Surface barriers: skin and mucosae

  1. first line of defense=skin and mucous membranes

    1. prevent pathogens from entering the body

    2. protective membranes line all body cavities and organs exposed to the exterior surface

  2. Surface membranes provide mechanical barriers to pathogens

    1. Some have structural modifications and produce secretions that enhance their defensive effects

    2. Examples: the skin’s acidity, lysozyme, mucus, keratin, and ciliated cells

Internal Innate Defenses: Cells and Chemicals

  1. the innate cellular and chemical defenses provide the body’s second line of defense

  2. Phagocytes

    1. Phagocytes (macrophages, neutrophils, etc) engulf and destroy pathogens that breach epithelial barriers. This process is facilitated when opsonins (antibodies or complement to which the phagocyte’s receptor’s can bind) attach to the pathogen’s surface.

  3. Natural Killer Cells

    1. Natural killer cells are large granular lymphocytes that act nonspecifically to kill virus-infected and cancerous cells

  4. Inflammation: Tissue Response to Injury

    1. The inflammatory response prevents the spread of harmful agents, disposes of pathogens and dead tissue cells, and promotes healing. Exudate forms; protective leukocytes enter the area; fibrin walls off the area, and tissue repair occurs

  5. Cardinal signs of inflammation: swelling, redness, heat, pain. These result from inflammatory chemicals that induce vasodilation and make blood vessels more permeable.

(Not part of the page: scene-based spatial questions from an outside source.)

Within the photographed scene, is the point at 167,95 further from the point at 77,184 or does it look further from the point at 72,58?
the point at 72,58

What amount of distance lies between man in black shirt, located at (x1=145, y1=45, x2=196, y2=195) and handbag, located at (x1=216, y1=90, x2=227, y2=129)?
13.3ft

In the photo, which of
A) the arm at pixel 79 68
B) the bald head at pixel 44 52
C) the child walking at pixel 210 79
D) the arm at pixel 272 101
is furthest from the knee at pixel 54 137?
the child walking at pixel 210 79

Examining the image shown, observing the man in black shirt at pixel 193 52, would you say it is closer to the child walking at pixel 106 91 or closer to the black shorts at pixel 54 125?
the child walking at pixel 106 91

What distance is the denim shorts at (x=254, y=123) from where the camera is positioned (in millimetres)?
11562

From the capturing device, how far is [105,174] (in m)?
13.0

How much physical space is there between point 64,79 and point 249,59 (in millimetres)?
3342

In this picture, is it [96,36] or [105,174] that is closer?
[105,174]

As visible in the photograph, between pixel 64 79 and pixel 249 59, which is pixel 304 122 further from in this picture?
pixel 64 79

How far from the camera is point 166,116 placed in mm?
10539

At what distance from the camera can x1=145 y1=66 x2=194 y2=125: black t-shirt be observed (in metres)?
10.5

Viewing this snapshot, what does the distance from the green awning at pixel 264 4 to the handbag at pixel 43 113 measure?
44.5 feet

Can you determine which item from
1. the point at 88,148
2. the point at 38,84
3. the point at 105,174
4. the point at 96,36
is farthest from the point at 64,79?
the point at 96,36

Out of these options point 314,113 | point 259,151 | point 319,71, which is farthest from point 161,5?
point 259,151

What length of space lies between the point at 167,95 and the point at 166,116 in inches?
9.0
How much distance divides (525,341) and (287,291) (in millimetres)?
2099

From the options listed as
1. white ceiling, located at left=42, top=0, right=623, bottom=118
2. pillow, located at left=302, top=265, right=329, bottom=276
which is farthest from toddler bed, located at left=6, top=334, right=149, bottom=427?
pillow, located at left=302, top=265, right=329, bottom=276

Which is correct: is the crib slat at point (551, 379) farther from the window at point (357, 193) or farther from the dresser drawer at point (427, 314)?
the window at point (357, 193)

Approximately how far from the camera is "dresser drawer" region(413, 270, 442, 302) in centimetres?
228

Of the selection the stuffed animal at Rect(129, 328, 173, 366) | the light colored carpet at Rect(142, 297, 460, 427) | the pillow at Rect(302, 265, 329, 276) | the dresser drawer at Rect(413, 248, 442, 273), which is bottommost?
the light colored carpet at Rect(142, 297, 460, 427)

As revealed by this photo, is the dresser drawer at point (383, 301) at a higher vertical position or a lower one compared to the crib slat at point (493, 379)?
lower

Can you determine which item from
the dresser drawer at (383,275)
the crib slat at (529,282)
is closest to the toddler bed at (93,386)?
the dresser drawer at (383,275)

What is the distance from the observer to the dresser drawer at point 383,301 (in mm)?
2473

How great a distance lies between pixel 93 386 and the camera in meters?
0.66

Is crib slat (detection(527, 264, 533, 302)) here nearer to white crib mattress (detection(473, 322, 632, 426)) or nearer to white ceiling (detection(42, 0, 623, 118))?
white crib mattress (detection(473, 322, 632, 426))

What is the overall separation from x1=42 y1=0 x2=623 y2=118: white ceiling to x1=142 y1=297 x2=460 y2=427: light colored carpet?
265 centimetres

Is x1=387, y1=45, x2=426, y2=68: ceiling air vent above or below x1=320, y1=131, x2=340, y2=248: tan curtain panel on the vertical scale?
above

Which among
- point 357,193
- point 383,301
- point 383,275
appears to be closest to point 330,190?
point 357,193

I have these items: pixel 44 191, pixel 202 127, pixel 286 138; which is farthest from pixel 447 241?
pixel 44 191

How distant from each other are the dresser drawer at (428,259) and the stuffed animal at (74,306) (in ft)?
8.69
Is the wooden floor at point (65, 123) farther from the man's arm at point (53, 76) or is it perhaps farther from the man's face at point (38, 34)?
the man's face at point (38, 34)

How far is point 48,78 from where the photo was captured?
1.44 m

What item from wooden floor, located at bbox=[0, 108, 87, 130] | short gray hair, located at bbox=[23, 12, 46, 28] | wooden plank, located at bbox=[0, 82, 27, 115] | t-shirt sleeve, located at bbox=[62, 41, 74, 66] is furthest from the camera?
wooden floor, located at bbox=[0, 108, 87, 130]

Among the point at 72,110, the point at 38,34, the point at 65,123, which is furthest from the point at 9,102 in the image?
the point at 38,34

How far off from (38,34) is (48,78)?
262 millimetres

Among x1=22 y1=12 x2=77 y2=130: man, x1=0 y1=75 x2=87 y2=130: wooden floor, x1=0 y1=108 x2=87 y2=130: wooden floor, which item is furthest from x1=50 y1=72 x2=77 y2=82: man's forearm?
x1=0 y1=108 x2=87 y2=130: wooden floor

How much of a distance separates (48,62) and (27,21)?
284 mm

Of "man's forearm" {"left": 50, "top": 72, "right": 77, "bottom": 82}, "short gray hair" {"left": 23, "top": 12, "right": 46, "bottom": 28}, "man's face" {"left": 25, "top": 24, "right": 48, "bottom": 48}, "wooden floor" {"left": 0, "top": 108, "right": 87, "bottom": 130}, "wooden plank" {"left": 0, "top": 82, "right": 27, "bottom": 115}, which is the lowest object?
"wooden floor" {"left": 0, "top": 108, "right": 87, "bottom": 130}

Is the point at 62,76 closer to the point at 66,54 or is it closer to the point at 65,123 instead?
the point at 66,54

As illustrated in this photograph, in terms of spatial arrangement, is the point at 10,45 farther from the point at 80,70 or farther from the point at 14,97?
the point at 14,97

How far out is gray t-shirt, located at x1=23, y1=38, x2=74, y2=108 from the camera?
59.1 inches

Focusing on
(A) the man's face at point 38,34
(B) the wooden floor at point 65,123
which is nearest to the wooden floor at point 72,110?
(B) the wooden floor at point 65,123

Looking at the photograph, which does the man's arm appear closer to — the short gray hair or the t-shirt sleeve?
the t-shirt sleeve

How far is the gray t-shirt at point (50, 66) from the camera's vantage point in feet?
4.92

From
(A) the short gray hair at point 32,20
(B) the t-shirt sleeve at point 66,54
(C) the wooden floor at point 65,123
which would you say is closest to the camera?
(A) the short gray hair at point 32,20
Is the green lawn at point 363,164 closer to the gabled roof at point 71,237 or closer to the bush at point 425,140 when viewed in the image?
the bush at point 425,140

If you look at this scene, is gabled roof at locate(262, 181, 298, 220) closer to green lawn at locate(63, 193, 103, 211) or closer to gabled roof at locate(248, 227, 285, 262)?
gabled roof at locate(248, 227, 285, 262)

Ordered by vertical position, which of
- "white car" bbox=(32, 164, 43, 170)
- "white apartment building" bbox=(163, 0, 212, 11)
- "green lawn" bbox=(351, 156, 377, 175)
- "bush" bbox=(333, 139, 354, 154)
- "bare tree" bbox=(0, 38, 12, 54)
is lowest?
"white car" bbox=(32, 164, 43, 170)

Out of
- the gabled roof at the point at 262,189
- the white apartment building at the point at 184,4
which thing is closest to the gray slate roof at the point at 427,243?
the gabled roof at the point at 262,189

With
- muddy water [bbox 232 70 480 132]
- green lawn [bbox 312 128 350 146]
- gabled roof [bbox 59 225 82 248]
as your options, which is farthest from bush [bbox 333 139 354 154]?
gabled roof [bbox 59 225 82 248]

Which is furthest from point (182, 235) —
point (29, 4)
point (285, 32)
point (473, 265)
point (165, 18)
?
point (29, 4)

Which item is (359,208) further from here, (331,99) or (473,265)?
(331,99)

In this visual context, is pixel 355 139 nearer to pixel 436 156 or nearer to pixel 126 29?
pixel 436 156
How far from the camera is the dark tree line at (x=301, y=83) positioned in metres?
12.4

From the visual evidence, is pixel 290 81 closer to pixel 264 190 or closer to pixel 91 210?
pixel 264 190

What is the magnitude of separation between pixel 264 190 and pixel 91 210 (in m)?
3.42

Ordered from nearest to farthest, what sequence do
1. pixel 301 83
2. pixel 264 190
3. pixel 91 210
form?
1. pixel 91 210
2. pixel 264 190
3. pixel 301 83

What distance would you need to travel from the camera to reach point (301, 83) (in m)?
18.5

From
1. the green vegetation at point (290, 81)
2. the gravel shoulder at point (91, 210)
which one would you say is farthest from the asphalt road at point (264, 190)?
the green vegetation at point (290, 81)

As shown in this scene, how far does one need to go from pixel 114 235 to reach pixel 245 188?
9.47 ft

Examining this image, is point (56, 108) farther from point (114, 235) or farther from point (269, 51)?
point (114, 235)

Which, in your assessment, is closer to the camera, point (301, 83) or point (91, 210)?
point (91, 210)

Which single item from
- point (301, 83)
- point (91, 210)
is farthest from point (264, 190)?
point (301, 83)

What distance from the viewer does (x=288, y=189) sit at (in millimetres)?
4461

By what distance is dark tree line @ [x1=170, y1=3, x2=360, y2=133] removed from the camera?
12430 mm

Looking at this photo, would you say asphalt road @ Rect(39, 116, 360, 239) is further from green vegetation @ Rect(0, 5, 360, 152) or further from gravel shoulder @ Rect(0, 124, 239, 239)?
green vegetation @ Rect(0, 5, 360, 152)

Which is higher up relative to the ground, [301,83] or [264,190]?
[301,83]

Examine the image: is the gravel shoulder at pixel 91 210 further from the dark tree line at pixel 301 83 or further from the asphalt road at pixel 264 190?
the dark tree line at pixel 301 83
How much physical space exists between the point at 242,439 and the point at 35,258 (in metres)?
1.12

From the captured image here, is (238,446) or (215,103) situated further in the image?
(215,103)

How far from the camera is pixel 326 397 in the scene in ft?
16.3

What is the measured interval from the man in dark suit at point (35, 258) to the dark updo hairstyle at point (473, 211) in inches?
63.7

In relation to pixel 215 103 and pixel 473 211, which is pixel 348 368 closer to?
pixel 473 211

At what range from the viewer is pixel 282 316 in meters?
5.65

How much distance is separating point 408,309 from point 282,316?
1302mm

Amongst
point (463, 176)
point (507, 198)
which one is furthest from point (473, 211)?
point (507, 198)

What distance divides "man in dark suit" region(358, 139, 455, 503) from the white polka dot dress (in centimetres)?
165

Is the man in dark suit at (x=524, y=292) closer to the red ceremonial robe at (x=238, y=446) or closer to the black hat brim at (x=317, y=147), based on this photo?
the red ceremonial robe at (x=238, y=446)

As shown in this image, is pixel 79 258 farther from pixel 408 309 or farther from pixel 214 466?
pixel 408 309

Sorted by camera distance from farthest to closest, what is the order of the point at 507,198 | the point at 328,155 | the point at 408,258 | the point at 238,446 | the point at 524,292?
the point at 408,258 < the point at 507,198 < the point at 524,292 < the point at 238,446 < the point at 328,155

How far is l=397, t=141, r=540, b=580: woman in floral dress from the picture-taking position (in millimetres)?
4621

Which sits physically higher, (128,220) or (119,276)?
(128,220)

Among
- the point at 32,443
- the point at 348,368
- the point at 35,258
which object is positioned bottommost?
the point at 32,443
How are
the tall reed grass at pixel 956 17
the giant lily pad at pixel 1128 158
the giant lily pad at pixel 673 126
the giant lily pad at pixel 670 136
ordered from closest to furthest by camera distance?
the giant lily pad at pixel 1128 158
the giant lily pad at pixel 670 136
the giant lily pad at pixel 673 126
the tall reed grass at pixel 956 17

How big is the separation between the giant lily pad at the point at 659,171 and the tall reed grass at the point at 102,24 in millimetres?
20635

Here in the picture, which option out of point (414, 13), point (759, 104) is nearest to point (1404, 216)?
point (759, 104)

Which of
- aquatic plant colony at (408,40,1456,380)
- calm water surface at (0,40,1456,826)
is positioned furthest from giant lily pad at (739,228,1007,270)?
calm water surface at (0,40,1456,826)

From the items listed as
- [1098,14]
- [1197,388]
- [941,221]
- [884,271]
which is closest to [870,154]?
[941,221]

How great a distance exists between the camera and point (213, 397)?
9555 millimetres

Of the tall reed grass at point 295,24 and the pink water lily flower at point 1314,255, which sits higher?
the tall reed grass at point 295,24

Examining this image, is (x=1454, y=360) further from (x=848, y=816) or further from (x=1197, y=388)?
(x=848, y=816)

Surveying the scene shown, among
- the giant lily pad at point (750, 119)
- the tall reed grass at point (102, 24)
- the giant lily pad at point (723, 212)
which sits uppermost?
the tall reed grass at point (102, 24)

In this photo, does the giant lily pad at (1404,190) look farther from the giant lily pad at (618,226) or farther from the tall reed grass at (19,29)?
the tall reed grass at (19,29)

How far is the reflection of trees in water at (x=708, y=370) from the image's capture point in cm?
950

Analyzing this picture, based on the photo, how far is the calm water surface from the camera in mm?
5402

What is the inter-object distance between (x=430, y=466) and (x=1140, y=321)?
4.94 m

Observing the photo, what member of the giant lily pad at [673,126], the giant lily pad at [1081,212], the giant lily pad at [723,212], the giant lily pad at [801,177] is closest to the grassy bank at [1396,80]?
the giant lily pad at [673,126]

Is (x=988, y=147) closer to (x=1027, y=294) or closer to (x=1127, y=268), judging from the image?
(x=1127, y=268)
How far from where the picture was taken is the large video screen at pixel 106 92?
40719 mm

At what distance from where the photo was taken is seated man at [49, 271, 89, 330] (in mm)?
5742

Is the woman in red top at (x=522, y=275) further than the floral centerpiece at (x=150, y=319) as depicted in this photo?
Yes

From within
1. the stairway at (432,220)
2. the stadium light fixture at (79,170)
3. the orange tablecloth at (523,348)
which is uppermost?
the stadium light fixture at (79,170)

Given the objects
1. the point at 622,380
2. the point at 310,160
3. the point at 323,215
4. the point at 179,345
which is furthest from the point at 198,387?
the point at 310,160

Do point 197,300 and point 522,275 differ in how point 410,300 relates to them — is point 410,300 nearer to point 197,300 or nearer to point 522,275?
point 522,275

  6. Antimicrobial Proteins

    1. Interferons are a group of related proteins synthesized by virus-infected cells and certain immune cells that prevent viruses from multiplying in other body cells

  7. Activation of complement (a group of plasma proteins) on the membrane of a foreign cells promotes phagocytosis of that cell, enhances inflammation, and sometimes causes lysis of the target cell

  8. Fever

    1. Fever enhances the body’s fight against pathogens by increasing metabolism, which speeds up defensive actions and repair processes, and by increasing metabolism, which speeds up defensive actions and repair processes, and by promoting the liver and spleen to sequester iron and zinc needed for bacterial multiplication

ADAPTIVE DEFENSES

  1. The adaptive immune system recognizes something as foreign and acts to immobilize, neutralize, or remove it. The adaptive immune response in antigen-specific, systemic, and has memory. It provides the body’s third line of defense

  1. Antigens

    1. Antigens are substances capable of generating an immune response

  2. Complete antigens and haptens

    1. Complete antigens have both immunogenicity and reactivity. Incomplete antigens or haptens must combine with a body protein before becoming immunogenic

  3. Antigenic determinants

    1. Antigenic determinants are the portions of antigen molecules that are recognized as foreign. Most antigens have many sites.

  4. Self-antigens: MHC proteins

    1. Major histocompatibility complex (MHC) proteins are membrane-bound glycoproteins that mark our cells as “self”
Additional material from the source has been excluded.